SOURCE DATA:
----

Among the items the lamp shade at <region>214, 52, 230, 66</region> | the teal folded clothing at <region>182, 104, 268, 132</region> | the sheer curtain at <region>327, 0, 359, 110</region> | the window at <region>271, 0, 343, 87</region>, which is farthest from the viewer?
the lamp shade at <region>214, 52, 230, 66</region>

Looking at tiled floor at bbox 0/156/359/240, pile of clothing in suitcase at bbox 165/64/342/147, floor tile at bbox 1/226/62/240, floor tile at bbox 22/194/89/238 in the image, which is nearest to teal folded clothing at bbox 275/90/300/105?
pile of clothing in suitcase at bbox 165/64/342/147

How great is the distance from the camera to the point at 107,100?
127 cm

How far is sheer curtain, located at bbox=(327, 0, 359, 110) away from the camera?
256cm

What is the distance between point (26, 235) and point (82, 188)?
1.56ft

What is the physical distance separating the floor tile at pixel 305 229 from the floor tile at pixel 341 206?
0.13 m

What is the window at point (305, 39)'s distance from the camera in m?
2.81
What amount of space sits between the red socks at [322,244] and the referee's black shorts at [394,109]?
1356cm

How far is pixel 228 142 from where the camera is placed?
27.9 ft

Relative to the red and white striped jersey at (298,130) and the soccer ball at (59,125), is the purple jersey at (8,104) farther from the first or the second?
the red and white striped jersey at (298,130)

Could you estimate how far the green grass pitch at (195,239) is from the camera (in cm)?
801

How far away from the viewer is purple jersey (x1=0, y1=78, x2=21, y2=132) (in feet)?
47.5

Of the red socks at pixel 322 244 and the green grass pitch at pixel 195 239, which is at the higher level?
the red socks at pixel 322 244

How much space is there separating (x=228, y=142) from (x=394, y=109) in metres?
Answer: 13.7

----

DO THIS: Every line from the one containing "Looking at tiled" through the end of the data must be repeated exactly, and no other line.

SOLUTION TO THIS TASK:
Looking at tiled floor at bbox 0/156/359/240, pile of clothing in suitcase at bbox 165/64/342/147, floor tile at bbox 1/226/62/240, floor tile at bbox 22/194/89/238 in the image, which is nearest to teal folded clothing at bbox 275/90/300/105?
pile of clothing in suitcase at bbox 165/64/342/147

How great is the distance from the camera to the point at 107,100?
127 cm

How far is sheer curtain, located at bbox=(327, 0, 359, 110) away from the camera?
256cm

What is the distance between point (26, 235) and point (82, 188)?
1.56ft

What is the physical distance separating the floor tile at pixel 305 229 from the floor tile at pixel 341 206?
0.13 m

What is the window at point (305, 39)'s distance from the camera in m?
2.81
What amount of space sits between the red socks at [322,244] and the referee's black shorts at [394,109]?
1356cm

How far is pixel 228 142 from where the camera is placed?
27.9 ft

Relative to the red and white striped jersey at (298,130) and the soccer ball at (59,125), is the purple jersey at (8,104) farther from the first or the second?
the red and white striped jersey at (298,130)

Could you estimate how far the green grass pitch at (195,239) is from the camera (in cm)?
801

How far away from the viewer is purple jersey (x1=0, y1=78, x2=21, y2=132) (in feet)?
47.5

Of the red socks at pixel 322 244 and the green grass pitch at pixel 195 239, which is at the higher level?
the red socks at pixel 322 244

How much space is there separating (x=228, y=142) from (x=394, y=109) in metres?
Answer: 13.7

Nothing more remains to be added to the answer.